-- ENTRIES --
::::
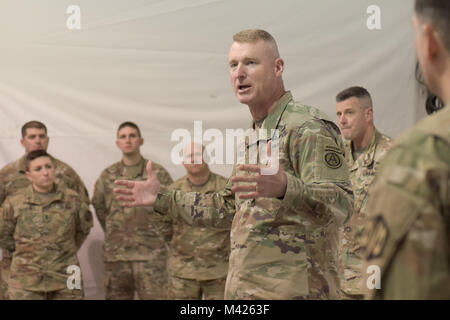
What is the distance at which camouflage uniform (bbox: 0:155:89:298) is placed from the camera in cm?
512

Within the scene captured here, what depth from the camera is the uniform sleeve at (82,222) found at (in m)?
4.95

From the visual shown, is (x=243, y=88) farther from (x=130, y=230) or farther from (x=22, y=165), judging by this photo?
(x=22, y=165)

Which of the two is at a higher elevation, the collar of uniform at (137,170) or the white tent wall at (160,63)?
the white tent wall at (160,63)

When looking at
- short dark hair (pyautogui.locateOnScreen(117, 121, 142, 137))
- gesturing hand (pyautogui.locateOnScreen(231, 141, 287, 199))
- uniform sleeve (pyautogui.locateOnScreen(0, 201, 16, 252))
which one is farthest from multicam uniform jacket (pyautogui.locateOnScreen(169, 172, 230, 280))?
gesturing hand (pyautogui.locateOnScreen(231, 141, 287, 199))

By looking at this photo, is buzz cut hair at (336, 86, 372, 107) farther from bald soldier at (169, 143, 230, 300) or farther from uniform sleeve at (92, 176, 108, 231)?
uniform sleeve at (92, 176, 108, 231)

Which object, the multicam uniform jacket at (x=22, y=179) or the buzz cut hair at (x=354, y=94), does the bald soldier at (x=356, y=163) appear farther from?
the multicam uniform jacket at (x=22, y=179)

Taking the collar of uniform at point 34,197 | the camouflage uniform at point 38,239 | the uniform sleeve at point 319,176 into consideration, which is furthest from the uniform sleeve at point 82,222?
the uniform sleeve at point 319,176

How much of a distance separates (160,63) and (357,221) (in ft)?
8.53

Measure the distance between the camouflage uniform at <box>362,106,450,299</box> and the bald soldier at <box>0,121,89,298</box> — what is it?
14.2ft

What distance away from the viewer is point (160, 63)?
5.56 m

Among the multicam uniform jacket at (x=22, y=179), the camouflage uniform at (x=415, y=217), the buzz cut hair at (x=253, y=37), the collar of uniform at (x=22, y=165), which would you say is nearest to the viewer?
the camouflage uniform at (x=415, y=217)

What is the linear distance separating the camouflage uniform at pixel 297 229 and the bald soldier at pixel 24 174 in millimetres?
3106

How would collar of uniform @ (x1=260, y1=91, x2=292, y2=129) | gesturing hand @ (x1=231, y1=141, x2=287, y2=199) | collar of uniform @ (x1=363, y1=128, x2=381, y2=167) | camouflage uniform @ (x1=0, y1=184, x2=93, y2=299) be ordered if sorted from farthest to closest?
::::
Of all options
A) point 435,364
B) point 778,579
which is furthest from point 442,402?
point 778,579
::::
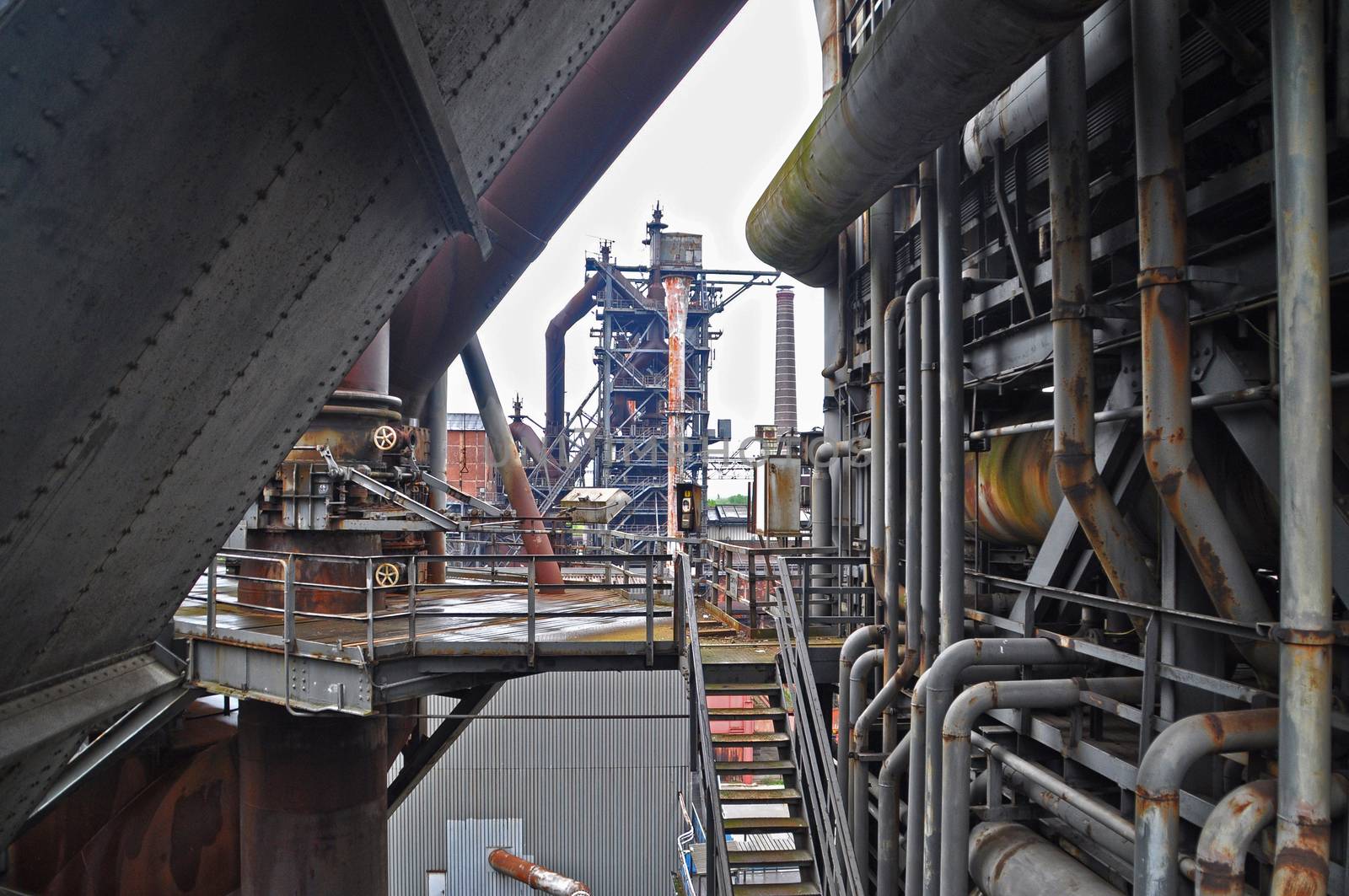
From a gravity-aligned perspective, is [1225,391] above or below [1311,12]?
::::
Show every line in the records that contains the word "point", copying each line in full.

Taking the collar of uniform at point 34,197 | the camouflage uniform at point 38,239 | the uniform sleeve at point 319,176 into consideration, which is furthest from the uniform sleeve at point 82,222?
the uniform sleeve at point 319,176
What distance away from the viewer is point (160, 63)?
A) point 435,364
B) point 778,579
which is furthest from point 442,402?
point 778,579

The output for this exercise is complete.